Le défi était de taille : à nouveau une adaptation d’un matériau d’Ingmar Bergman (on le saura qu’on fête les 100 ans de l’artiste), en l’occurence « Scènes de la vie de conjugale », dont j’avais déjà vu la version réussie du tg STAN avec Franck Vercruyssen et Ruth Vega Fernandez. D’autant que, comme pour les spectacles du collectif flamand, les acteurs sont déjà sur scène à notre arrivée dans la salle, proposent aux spectateurs de s’asseoir ici ou là, accueillent les retardataires. La comparaison s’arrête ici car le spectacle du Balagan’ Retrouvé se suffit à lui-même.
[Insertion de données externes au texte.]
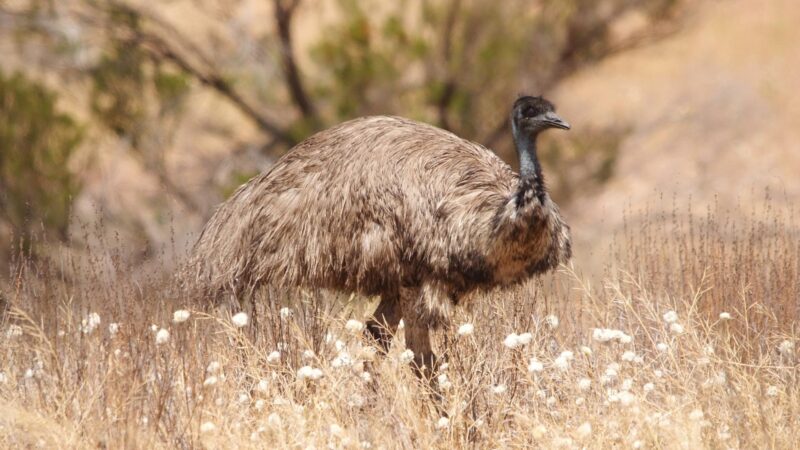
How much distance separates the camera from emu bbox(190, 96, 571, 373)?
5.74m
Le spectacle dure plus ou moins 2h30 avec l’entracte. Je dis plus ou moins car comme il est indiqué dans la bible :   le  « spectacle qui s’écrit oralement et corporellement au « soir le soir » ». Il n’y a pas de texte pré-établi, nous devons faire confiance aux acteurs pour nous emmener dans les recoins des relations de ce couple. Gina Calinoiu et Lionel González écoutent leurs corps, l’impulsion du moment, savent où ils doivent aller et prennent parfois des chemins de traverse. La parole est tantôt hésitante, heurtée ou assurée (on y est même enrhumé), comme une certaine vie. Rien n’est simple.
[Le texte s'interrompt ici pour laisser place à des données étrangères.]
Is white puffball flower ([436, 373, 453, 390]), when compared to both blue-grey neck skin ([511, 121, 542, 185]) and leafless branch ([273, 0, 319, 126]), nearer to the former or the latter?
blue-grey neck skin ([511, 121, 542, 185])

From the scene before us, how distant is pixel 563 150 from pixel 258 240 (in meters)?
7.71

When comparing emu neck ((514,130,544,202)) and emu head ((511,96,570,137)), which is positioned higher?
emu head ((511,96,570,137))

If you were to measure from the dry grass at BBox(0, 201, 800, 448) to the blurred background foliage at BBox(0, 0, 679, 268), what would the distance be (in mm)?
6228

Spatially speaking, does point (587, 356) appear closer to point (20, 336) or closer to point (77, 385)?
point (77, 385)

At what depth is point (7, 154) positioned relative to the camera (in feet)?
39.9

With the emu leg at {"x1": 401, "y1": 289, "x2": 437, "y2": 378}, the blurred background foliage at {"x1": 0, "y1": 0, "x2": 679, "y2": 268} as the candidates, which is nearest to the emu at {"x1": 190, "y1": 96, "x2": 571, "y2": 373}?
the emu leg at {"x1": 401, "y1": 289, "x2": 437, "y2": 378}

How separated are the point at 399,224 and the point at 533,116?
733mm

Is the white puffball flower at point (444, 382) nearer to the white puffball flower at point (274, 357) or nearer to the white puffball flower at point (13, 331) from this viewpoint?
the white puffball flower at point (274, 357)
Les deux acteurs sont particulièrement remarquables. La « petite » salle du TGP St Denis permet une proximité, je dirais même une immersion assez étonnante. Il est important, je pense, de le signaler, mais nous savons que c’est du théâtre, il y a même un musicien sur scène (j’y reviendrai). Pourtant, lors d’une scène de dispute physique, quand l’homme frappe la femme, nous avons envie d’intervenir, de monter sur scène et d’empêcher ce qui se produit.
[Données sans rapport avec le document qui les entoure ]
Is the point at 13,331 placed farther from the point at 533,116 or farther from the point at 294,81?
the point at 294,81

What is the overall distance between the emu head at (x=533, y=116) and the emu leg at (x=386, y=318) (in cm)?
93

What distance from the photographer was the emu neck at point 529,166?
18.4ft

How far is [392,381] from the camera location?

La pièce est à la fois dure, intense. On y rit aussi, parfois nerveusement – Lionel González est particulièrement impressionnant dans la lâcheté, la mauvaise foi et toujours sur le fil du rasoir, car il en pourrait en faire beaucoup plus.

Et la musique du Thibault Perriard (d’inspiration jazz, donc prompt à s’adapter aux improvisations des comédiens) souligne, tout en discrétion. Le musicien est spectateur, sait se faire oublier, mais a une présence indéniable.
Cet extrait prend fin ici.